[EXERCISE PASSAGE Boundary: Start]

As It Happens

Chronicle Herald journalist describes 'mixed bag' of emotions after 19 month labour dispute ends

Pam Sword has a lot of feelings about going back to work at the Halifax Chronicle Herald.
Pam Sword, right, on the picket line with her daughter Emma. (Trevor Beckerson/Foundry Photography/CHU-UNIFOR)

Story transcript

Pam Sword has a lot of feelings about going back to work at Halifax's Chronicle Herald.

"It's a real mixed bag of things," Sword told As It Happens guest host Rosemary Barton. "There's some happiness there. Relief. A big bucket of sad goes in there, too, because half the people ... they won't be going back to the Herald."

The protracted, nearly 19-month labour dispute at Canada's largest independently owned daily newspaper is over after striking workers voted 94 per cent in favour of a new contract at a meeting. Read more about the deal at CBC Halifax.

Sword, who headed up the online strike publication LocalXPress, spoke with Barton about the strike and how she feels about heading back to the office on Tuesday. Here is part of their conversation.

You have to go back into the newsroom working alongside some of the people that were there while you were picketing. How are you feeling about that?

[EXERCISE PASSAGE Boundary: End]

REQUIRED TASKS →
1. Copy the Chronicle Herald strike article word for word, from "The protracted, nearly" up to and including "feeling about that?".
2. Carry the Chronicle Herald strike article forward from its final sentence.

[SUPPLIED INFORMATION Boundary: Start]

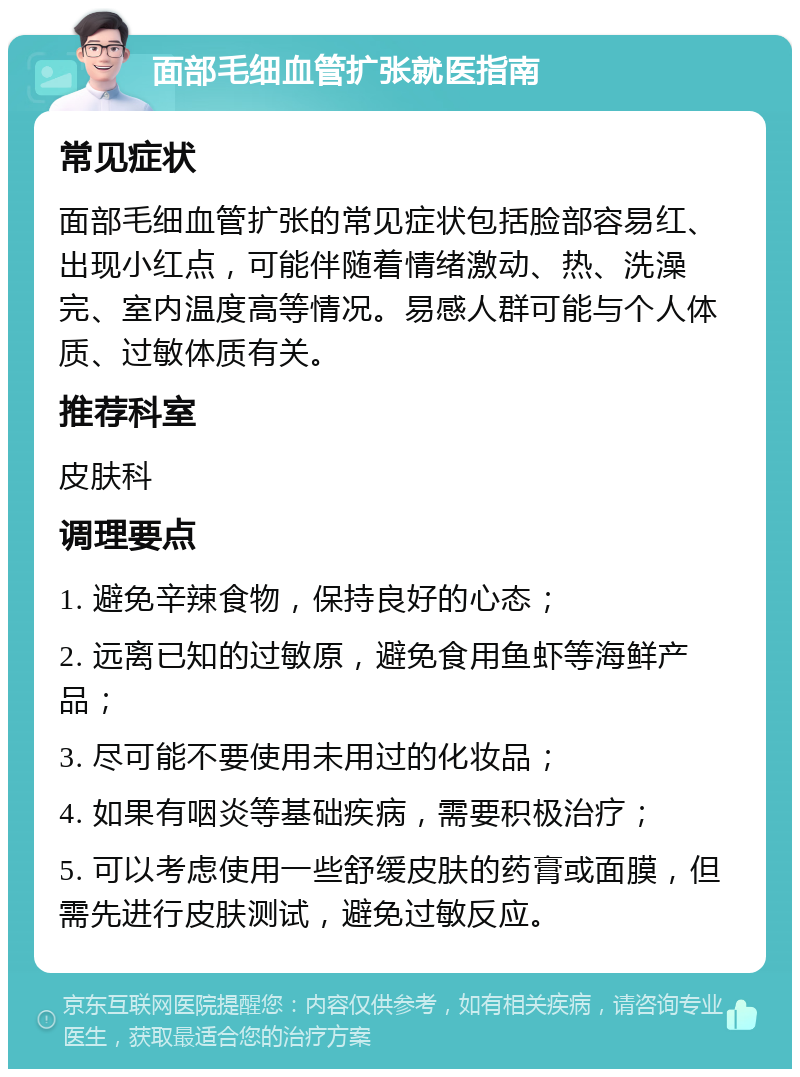 面部毛细血管扩张就医指南 常见症状 面部毛细血管扩张的常见症状包括脸部容易红、出现小红点，可能伴随着情绪激动、热、洗澡完、室内温度高等情况。易感人群可能与个人体质、过敏体质有关。 推荐科室 皮肤科 调理要点 1. 避免辛辣食物，保持良好的心态； 2. 远离已知的过敏原，避免食用鱼虾等海鲜产品； 3. 尽可能不要使用未用过的化妆品； 4. 如果有咽炎等基础疾病，需要积极治疗； 5. 可以考虑使用一些舒缓皮肤的药膏或面膜，但需先进行皮肤测试，避免过敏反应。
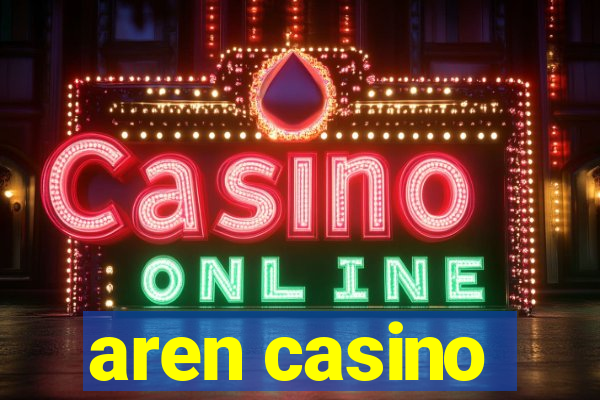 aren casino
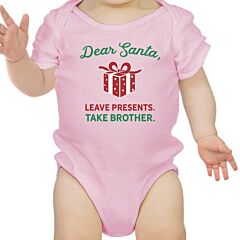 Dear Santa Leave Presents Take Brother Baby Pink Bodysuit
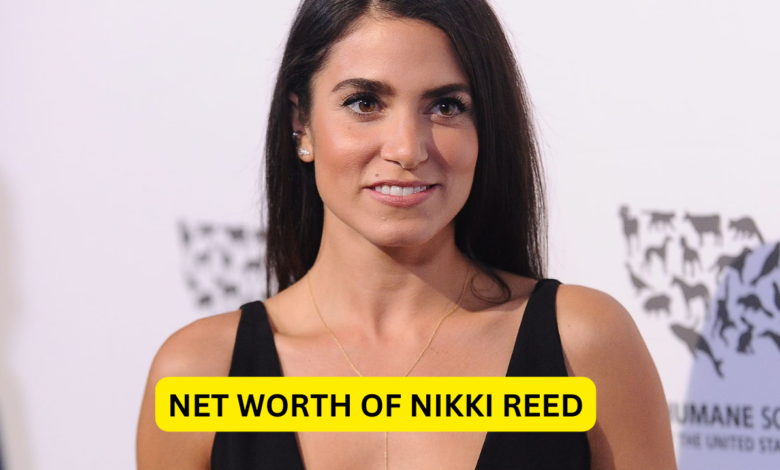 Net Worth of Nikki Reed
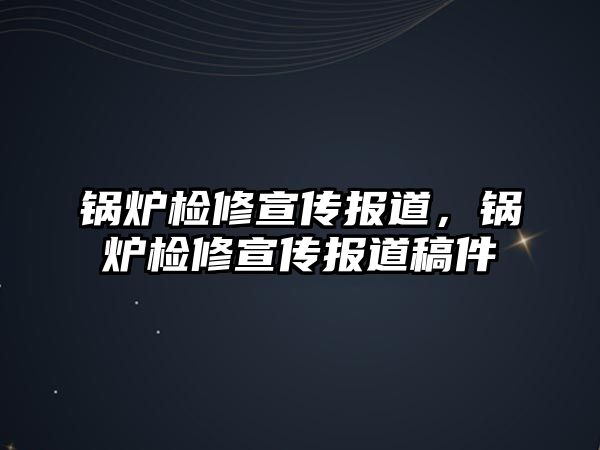 鍋爐檢修宣傳報(bào)道，鍋爐檢修宣傳報(bào)道稿件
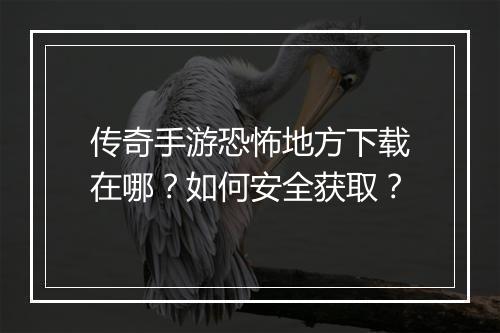 传奇手游恐怖地方下载在哪？如何安全获取？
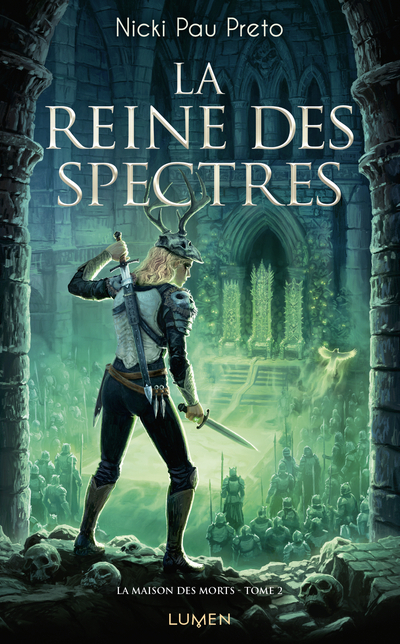 La Maison des Morts - Tome 2 La reine des spectres - Pau Preto Nicki - LUMEN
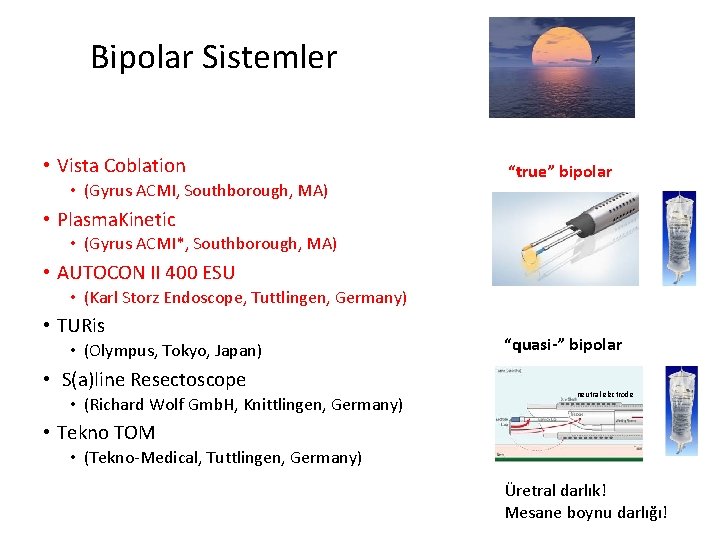 Bipolar Sistemler • Vista Coblation • (Gyrus ACMI, Southborough, MA) “true” bipolar • Plasma.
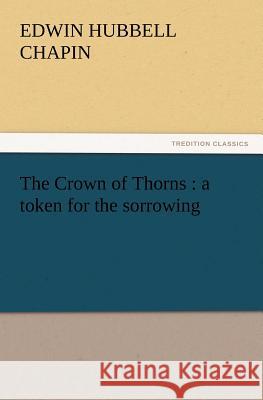 The Crown of Thorns: A Token for the Sorrowing E H Chapin, Edwin Hubbell Chapin 9783842441637 Tredition Classics - książka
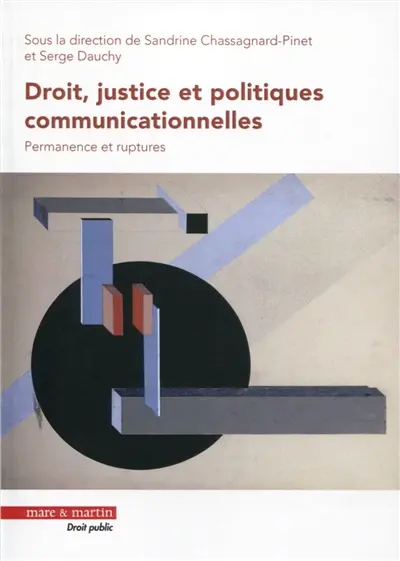 Droit, justice et politiques communicationnelles : permanence et ruptures
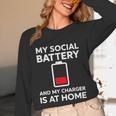Social Battery Low Charger At Home Antisocial Introvert Unisex Long Sleeve T-Shirt Social Battery Low Charger At Home Antisocial Introvert Unisex Long Sleeve T-Shirt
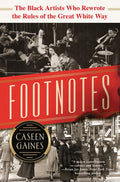 Footnotes: The Black Artists Who Rewrote the Rules of the Great White Way - Hardcover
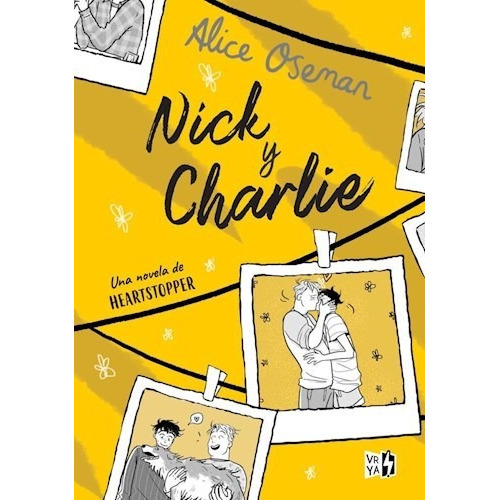 Libro Nick Y Charlie - Oseman - Una Historia De Heartstopper
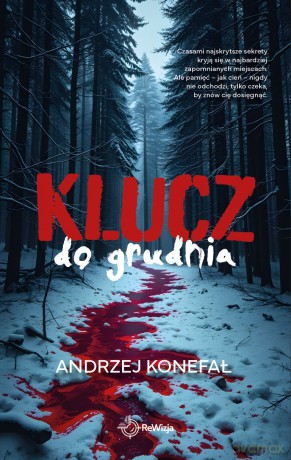 Klucz do grudnia - Andrzej Konefał [KSIĄŻKA]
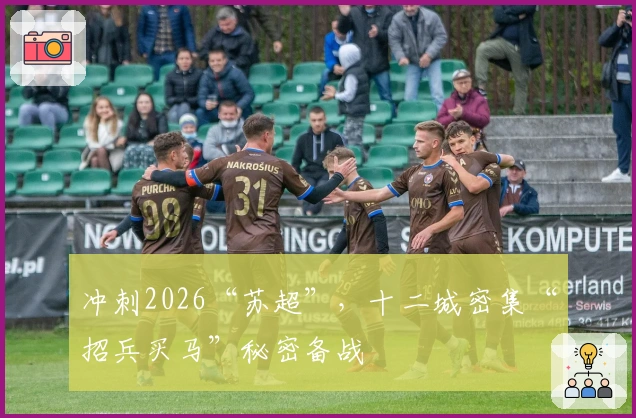 冲刺2026“苏超”，十二城密集“招兵买马”秘密备战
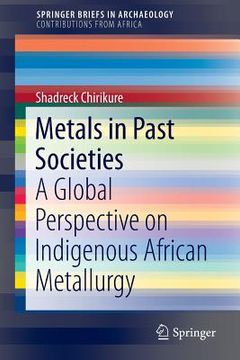 portada Metals in Past Societies: A Global Perspective on Indigenous African Metallurgy (en Inglés)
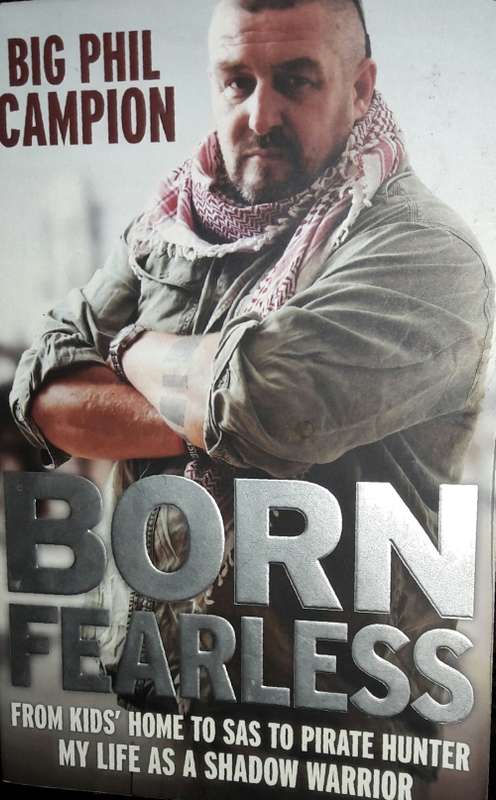 Born Fearless - Big Phil Campion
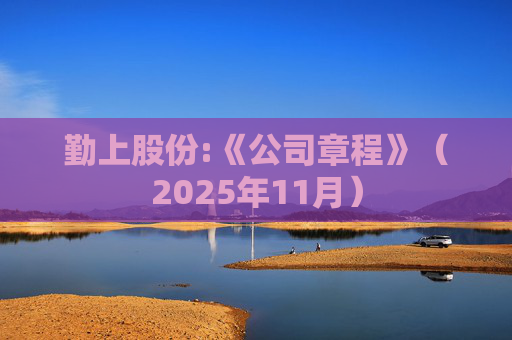 勤上股份:《公司章程》（2025年11月）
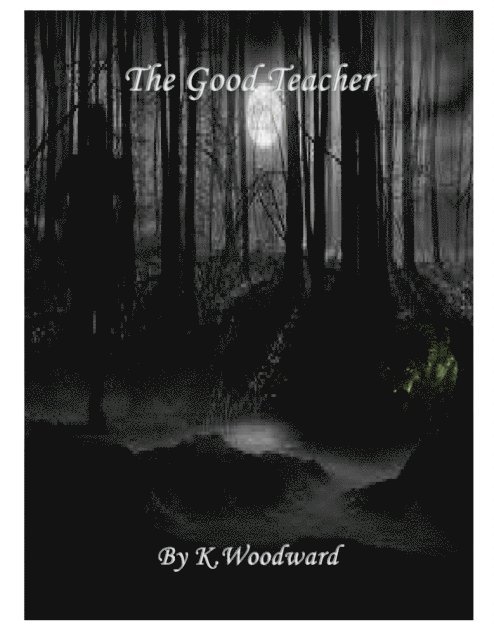 K. Woodward - Good Teacher, E-bok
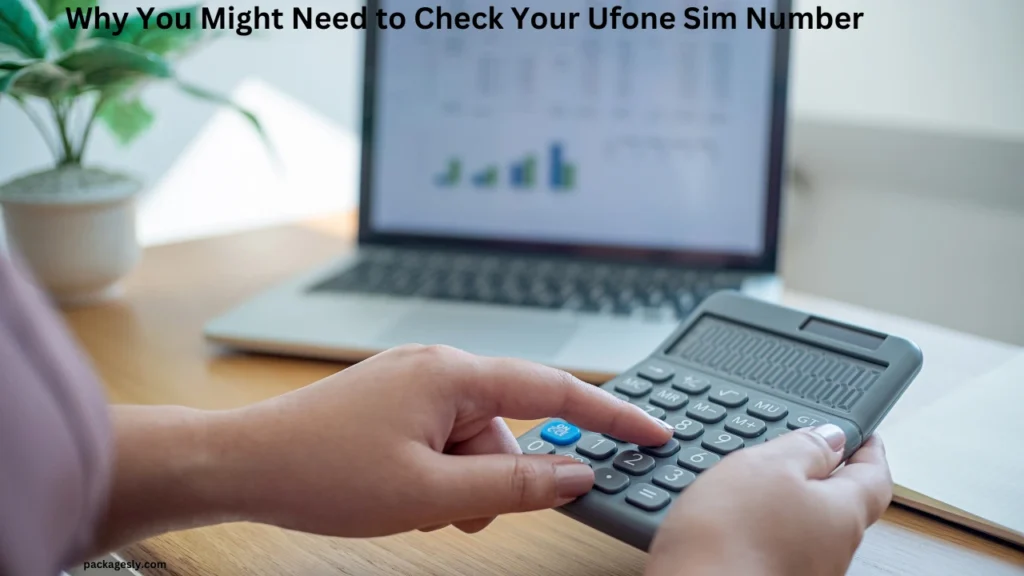 Why You Might Need to Check Your Ufone Sim Number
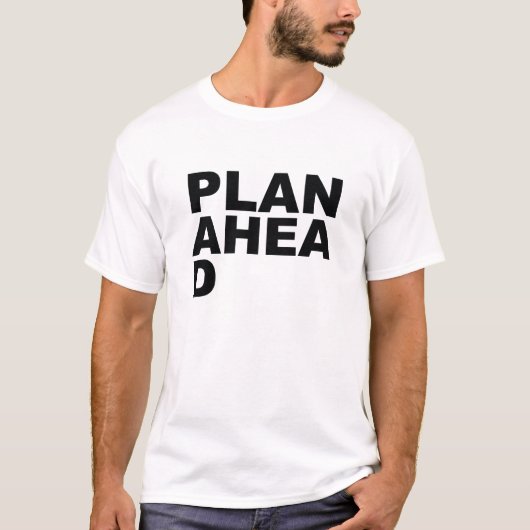 Plan Ahea D T-shirt (Voorkant)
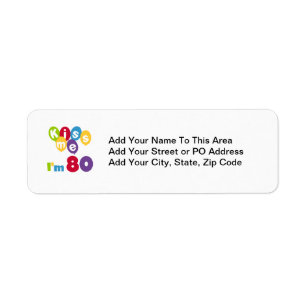 Kiss Me I'm 80 Birthday T-shirts and Gifts Label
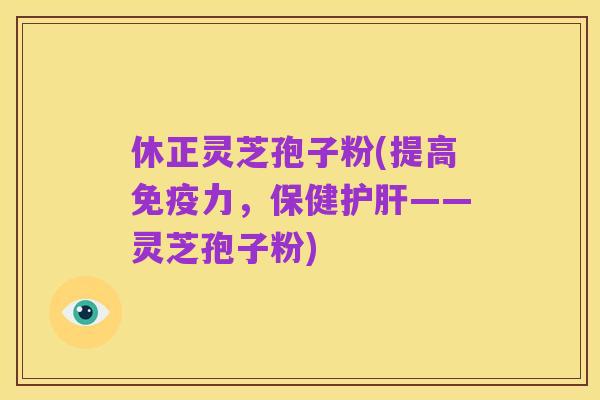休正灵芝孢子粉(提高免疫力,保健护肝——灵芝孢子粉)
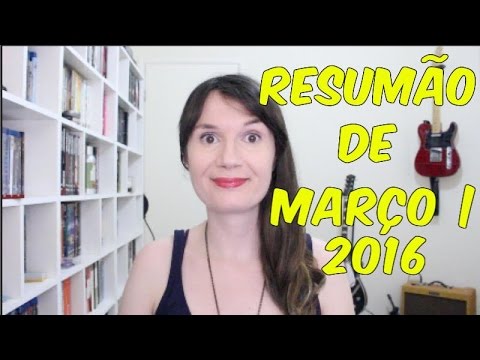 RESUMÃO de Marc¸o 2016 | Tatiana Feltrin - RESUMÃO de Marc¸o 2016 | Tatiana Feltrin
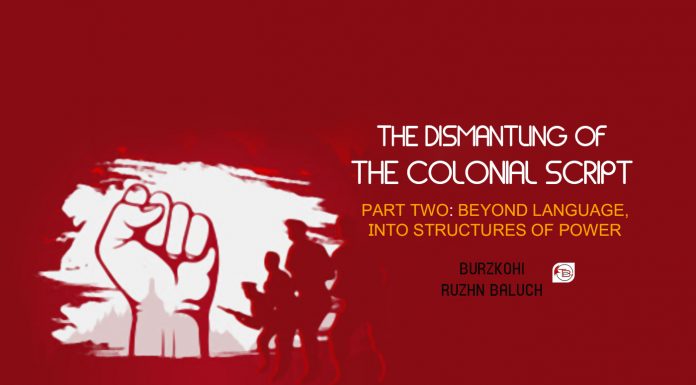 The Dismantling of The Colonial Script, Part 2 — Burz Kohi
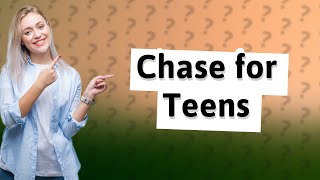 Can you use Chase under 18?
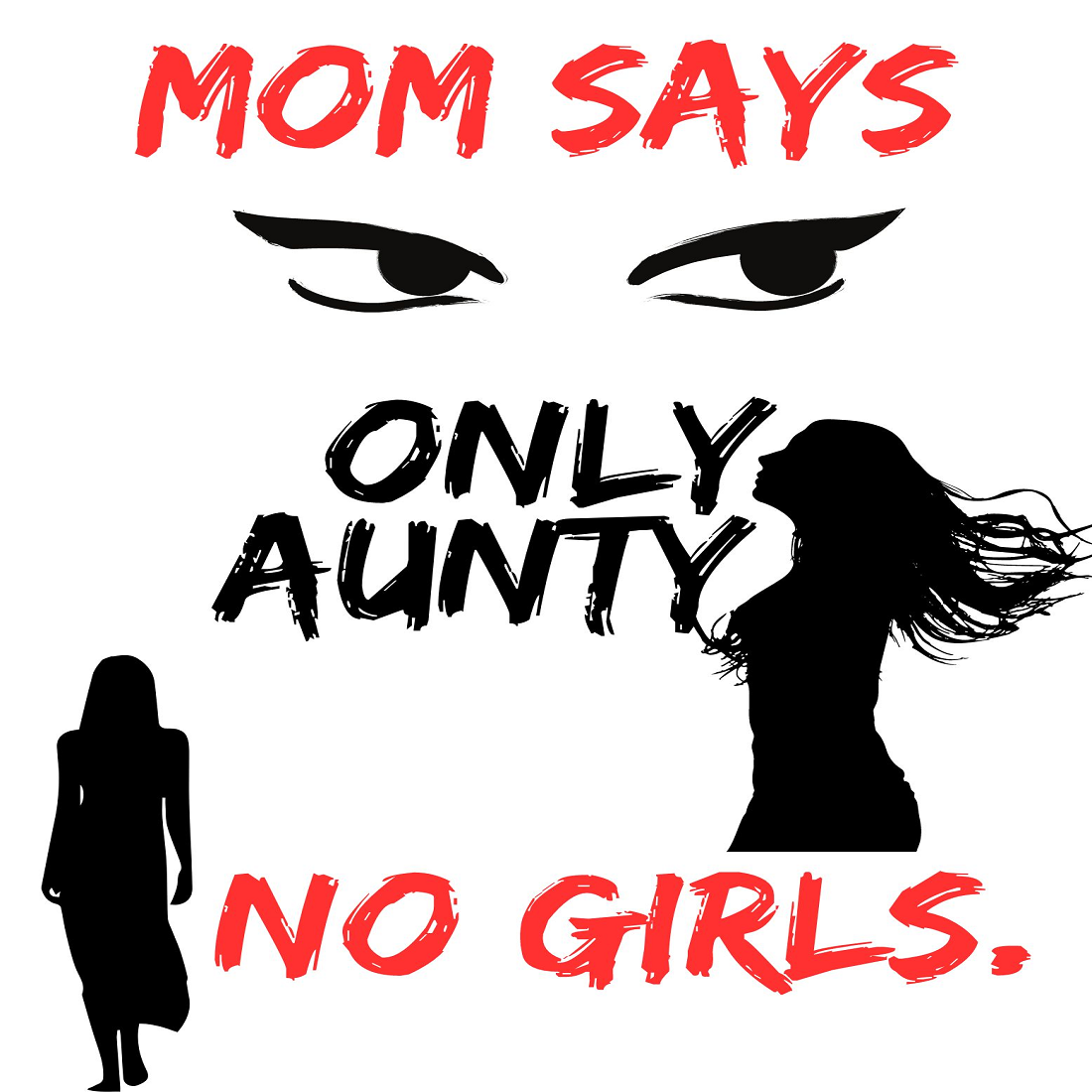 fashion t-shirt design mom says only aunty no girl cover image.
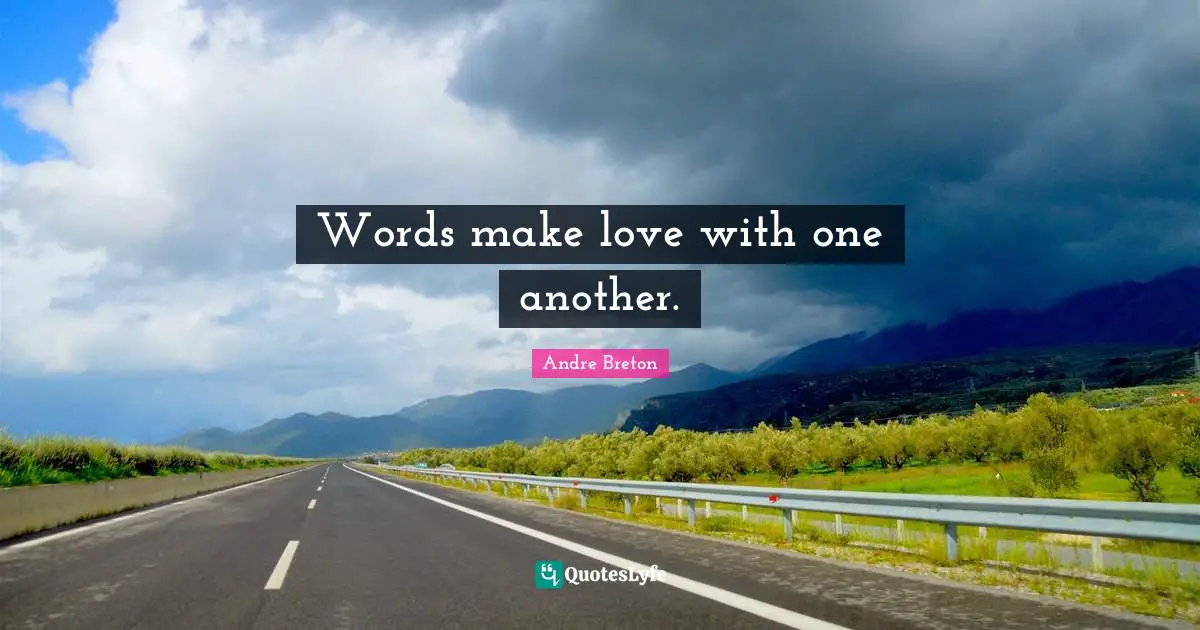 Andre Breton Quotes: "Words make love with one another."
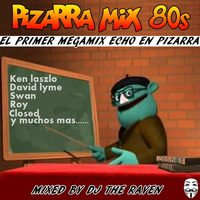 PIZARRA MIX 80s  BY DJ THE RAVEN by MIXES Y MEGAMIXES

[SUPPLIED INFORMATION Boundary: End]

RESPONSES TO THE TASKS →
1.
The protracted, nearly 19-month labour dispute at Canada's largest independently owned daily newspaper is over after striking workers voted 94 per cent in favour of a new contract at a meeting. Read more about the deal at CBC Halifax.

Sword, who headed up the online strike publication LocalXPress, spoke with Barton about the strike and how she feels about heading back to the office on Tuesday. Here is part of their conversation.

You have to go back into the newsroom working alongside some of the people that were there while you were picketing. How are you feeling about that?

2.
I'm not going to think about that until it happens because we were obviously angry at them while we were on strike and, you know, I'm sure they didn't like us.

But we're professionals and we're just going to have to work through it. 

Pam Sword front and centre as striking Chronicle Herald workers march. (Trevor Beckerson/Foundry Photography/CHU-UNIFOR)

What can you tell us about the deal?

All along we were expecting a pay cut, and we got it, so we'll be getting about five per cent less. Our work week is a little longer. We're losing our defined benefit pension plan and moving to a union pension plan.

We didn't make any gains at all. We started out with over 60 people when we went out on strike on Jan. 23, 2016, and there's just 25 of us going back.

Given that you made no gains — it certainly doesn't sound like it — do you really feel good about going back? I mean, is this the way you wanted to go back?

I'm a single mom, so I've been living off strike pay. Essentially, I'll have an income now again. 

Being on strike, it's really like being in limbo. If maybe you're laid off from your job, you know you're laid off, and you can go forward and you can look for another job or go back to school or something like that.

It was just kind of 19 months of stress.

What did it do to journalism in Atlantic Canada? Because it must have hurt it in some way.

I was the editor of our strike paper/website LocalXPress. We tried to do what we could but, I mean, people picketed too and had bargaining or other strike duties.

And then [the Herald] didn't have the same amount of staff or people with nearly the experience or depth of knowledge that we did.

So yeah, journalism did take a hit.  

Do you think that the paper will ever be the same after such a long labour dispute?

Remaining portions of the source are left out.